O primeiro romance de Arlt, El juguete rabioso, publicado em 1926, é um livro de formação em chave paródica: narrado na primeira pessoa por Silvio Astier, vai da adolescência à idade adulta acumulando paisagens degradadas, indivíduos sem rumo, eventos humilhantes e trabalhos precários, sem se preocupar com a coesão ou o embasamento da representação — só narrando, colocando uma cena depois da outra. É preciso ressaltar a fibra da qual é feito Silvio Astier, que vai formar todos os outros personagens principais de Arlt: resistência, curiosidade e teimosia diante da inexorabilidade do fracasso que parece persegui-lo em todos os lugares. Arlt não toma as coisas como elas são, e sim como elas podem ser a partir do contato com essa resistência, curiosidade e teimosia de seus personagens — daí seu “expressionismo” tão pronunciado, sua tendência ao exagero e ao grotesco.

 

Em 1929, o ano de O som e a fúria, de Faulkner, e de Berlin Alexanderplatz, de Alfred Döblin, Arlt publica Los siete locos, a história do encontro de Erdosain com O Astrólogo, espécie de reencarnação do demônio, de Aleister Crowley proletário e portenho. Erdosain, como Arlt, é um inventor fracassado; não consegue transpor para o mundo material aquilo que sonha, e essa impossibilidade lhe frustra imensamente — é essa dimensão da obra e da personalidade de Arlt que mais vai fascinar Ricardo Piglia, em obras como Nombre falso (1975), La ciudad ausente (1992) ou Blanco nocturno (2010). Los siete locos fala do desejo do Astrológo de realizar uma revolução social, financiada pelos lucros de sua rede de bordéis espalhados pela Argentina. Essa sensibilidade do complô, da conspiração e da anarquia, que já está em El juguete rabioso, é fundamental na poética de Arlt e repercutirá, por exemplo, na conspiração dos cegos no romance de Ernesto Sabato, Sobre héroes y tumbas, de 1961. Arlt vai continuar envolvido com os personagens e com a trama de Los siete locos, publicando, em 1931, uma continuação: Los lanzallamas.

 

O dilema fundamental da obra de Arlt está em toda parte: técnica e subjetividade, sentimento e produção, invenção e brutalidade, sutileza e mecânica, todos em confronto dentro de uma percepção atormentada e fragmentada do mundo. Daí a leitura insistente que Arlt fazia de Dostoiévski, chegando ao ponto de reescrever Crime e castigo em um conto, “El jorobadito” (publicado em uma coletânea de contos de mesmo nome lançada em 1933), em que um homem narra como estrangulou Rigoletto, o corcunda do título. “Fiz um imenso favor à sociedade, pois livrei todos os corações sensíveis como o meu de um espetáculo pavoroso e repugnante”, escreve o assassino sobre seu crime, como Raskolnikóv, ou como aquele narrador das Memórias do subsolo: “Sou um homem doente, um homem mau, um homem desagradável”.

 

Para Arlt, o vício, a doença e a maldade dos seres são elementos que os ligam ao espaço que os circunda — cidades, quartos, subterrâneos, bordéis, bibliotecas, daí seu olhar tão treinado para as minúcias do cotidiano, como encontramos nas Águas-fortes. “Sem dúvida não se encontra em toda Buenos Aires um cínico da tua estampa e do teu calibre”, diz oassassino ao corcunda.
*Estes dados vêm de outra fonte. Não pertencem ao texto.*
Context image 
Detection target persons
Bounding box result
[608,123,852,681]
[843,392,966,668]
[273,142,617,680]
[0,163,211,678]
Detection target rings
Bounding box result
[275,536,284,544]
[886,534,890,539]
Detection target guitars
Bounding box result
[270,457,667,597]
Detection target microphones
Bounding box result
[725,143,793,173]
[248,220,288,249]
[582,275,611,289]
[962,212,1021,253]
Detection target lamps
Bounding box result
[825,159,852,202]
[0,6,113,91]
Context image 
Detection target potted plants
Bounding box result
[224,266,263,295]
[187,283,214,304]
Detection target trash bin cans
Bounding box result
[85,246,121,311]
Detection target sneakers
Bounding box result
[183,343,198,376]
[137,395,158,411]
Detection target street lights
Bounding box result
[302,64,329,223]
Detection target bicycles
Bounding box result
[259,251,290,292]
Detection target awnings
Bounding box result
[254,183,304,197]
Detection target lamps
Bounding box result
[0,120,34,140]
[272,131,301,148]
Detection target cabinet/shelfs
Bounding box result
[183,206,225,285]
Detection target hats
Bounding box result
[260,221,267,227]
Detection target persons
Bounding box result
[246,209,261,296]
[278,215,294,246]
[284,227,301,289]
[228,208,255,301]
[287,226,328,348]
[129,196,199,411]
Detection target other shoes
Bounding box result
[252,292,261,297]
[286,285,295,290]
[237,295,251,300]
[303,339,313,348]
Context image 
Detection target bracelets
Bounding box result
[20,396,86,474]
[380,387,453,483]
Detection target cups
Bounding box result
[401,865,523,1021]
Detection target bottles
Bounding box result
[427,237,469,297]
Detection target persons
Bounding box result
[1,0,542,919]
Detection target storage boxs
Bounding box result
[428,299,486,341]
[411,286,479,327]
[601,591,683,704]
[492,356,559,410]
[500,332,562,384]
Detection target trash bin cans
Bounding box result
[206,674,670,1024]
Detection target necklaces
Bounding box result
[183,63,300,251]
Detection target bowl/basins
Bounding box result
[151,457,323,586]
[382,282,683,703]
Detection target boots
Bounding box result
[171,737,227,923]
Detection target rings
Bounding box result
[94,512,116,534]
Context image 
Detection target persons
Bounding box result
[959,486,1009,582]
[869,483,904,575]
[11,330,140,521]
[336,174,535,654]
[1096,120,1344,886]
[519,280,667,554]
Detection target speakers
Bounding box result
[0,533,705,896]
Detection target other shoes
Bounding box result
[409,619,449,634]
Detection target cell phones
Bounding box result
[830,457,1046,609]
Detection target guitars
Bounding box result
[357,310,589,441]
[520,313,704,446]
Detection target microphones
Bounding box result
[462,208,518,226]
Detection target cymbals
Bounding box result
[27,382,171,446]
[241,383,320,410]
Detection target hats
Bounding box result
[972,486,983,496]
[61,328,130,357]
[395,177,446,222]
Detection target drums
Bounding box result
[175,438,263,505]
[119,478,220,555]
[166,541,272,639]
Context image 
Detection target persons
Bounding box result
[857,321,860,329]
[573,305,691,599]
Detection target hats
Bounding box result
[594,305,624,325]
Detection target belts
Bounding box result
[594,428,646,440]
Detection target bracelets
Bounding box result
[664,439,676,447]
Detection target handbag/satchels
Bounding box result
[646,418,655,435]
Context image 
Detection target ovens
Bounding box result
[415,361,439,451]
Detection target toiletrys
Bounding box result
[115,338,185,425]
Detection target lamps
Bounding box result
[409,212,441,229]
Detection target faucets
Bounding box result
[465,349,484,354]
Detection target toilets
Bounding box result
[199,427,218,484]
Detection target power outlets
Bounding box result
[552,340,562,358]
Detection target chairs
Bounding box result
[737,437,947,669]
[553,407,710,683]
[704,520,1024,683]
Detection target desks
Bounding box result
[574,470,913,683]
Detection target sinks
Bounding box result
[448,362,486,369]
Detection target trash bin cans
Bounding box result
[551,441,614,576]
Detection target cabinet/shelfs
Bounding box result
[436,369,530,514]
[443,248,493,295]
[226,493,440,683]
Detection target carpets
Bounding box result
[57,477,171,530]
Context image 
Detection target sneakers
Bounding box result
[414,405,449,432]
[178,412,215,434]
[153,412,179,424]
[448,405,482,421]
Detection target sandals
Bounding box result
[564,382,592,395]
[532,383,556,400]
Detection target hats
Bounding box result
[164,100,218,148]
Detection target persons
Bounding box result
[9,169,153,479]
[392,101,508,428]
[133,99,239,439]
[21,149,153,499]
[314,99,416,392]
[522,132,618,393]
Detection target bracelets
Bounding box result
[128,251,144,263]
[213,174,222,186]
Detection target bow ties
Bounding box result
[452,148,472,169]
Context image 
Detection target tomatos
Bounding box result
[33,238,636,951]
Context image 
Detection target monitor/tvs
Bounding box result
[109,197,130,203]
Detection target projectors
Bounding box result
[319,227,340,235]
Esse é o campo de ação de Döblin e também de Hermann Broch — as prostitutas, os rufiões, os ex-presidiários — mas sobretudo de Elias Canetti e de seu Auto de fé. É impressionante notar como Roberto Arlt movimenta peças semelhantes àquelas de Canetti, e num estilo afim: violento, desencantado, por vezes brutal, frequentemente irônico e escarnecedor. Mas há um elemento perturbador em tudo isso, porque Arlt retoma os motivos de Canetti — o corcunda, a violência, a misoginia, até a tentativa de queimar uma biblioteca em El juguete rabioso— antes de Canetti publicar Auto de fé, em 1935. Algo que casa bem com a obra de Arlt, cheia de eventos mágicos, delírios e preocupações metafísicas, mas também envolvida numa deliberada reflexão artística sobre a potência do falso e da ficção.